__Extracted entries__.
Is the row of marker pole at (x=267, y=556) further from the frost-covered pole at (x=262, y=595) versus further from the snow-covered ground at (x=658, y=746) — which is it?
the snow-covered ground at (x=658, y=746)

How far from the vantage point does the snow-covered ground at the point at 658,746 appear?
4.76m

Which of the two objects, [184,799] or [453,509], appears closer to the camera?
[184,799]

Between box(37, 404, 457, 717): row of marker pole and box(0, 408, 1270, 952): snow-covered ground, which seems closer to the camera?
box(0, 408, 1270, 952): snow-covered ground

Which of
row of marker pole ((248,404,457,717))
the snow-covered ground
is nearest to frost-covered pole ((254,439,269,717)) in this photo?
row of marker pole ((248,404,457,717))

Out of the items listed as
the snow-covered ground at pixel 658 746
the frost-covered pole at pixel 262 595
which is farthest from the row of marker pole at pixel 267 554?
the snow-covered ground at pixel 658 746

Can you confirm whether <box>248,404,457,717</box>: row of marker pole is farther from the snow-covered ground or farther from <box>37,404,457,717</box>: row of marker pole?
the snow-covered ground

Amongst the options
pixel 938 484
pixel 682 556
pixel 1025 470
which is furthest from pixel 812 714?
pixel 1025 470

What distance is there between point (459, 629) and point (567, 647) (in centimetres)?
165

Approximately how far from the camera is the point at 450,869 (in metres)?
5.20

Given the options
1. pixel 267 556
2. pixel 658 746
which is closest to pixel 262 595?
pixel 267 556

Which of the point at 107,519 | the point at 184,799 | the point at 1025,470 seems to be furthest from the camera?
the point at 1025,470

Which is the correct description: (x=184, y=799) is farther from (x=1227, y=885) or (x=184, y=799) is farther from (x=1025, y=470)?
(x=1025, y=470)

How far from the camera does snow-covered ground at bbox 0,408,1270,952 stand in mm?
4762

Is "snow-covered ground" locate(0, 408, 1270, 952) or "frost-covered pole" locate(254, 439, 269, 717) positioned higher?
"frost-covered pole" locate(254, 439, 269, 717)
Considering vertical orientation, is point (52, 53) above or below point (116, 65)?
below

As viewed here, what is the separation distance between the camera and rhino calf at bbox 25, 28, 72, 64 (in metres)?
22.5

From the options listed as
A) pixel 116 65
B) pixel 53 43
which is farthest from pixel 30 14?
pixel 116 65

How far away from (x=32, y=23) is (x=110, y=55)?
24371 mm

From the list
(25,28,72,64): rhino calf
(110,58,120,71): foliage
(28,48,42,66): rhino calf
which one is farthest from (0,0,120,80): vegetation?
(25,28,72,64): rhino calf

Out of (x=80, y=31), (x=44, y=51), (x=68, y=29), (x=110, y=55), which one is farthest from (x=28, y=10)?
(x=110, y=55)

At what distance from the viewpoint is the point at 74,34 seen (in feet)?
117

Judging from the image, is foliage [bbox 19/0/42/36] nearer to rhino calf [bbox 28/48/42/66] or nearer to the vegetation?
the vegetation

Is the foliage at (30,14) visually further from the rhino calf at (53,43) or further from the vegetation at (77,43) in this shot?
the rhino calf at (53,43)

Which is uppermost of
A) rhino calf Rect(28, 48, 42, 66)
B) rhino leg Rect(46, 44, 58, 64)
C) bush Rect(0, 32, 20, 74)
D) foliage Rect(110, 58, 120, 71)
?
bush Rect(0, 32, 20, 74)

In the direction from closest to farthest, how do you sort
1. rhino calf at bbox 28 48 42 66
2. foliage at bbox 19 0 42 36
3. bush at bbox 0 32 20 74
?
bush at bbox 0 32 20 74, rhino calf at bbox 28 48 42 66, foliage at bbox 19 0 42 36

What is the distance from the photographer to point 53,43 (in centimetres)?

__Written problem__. Reproduce verbatim the part of the items that opens with the line containing "In the direction" and continues through the end of the items, both ends included.

__Output for this task__.
In the direction from closest to farthest, how do you sort
1. rhino calf at bbox 28 48 42 66
2. foliage at bbox 19 0 42 36
3. bush at bbox 0 32 20 74
?
bush at bbox 0 32 20 74, rhino calf at bbox 28 48 42 66, foliage at bbox 19 0 42 36

What is the distance from the photographer to point 53,43 (in centimetres)?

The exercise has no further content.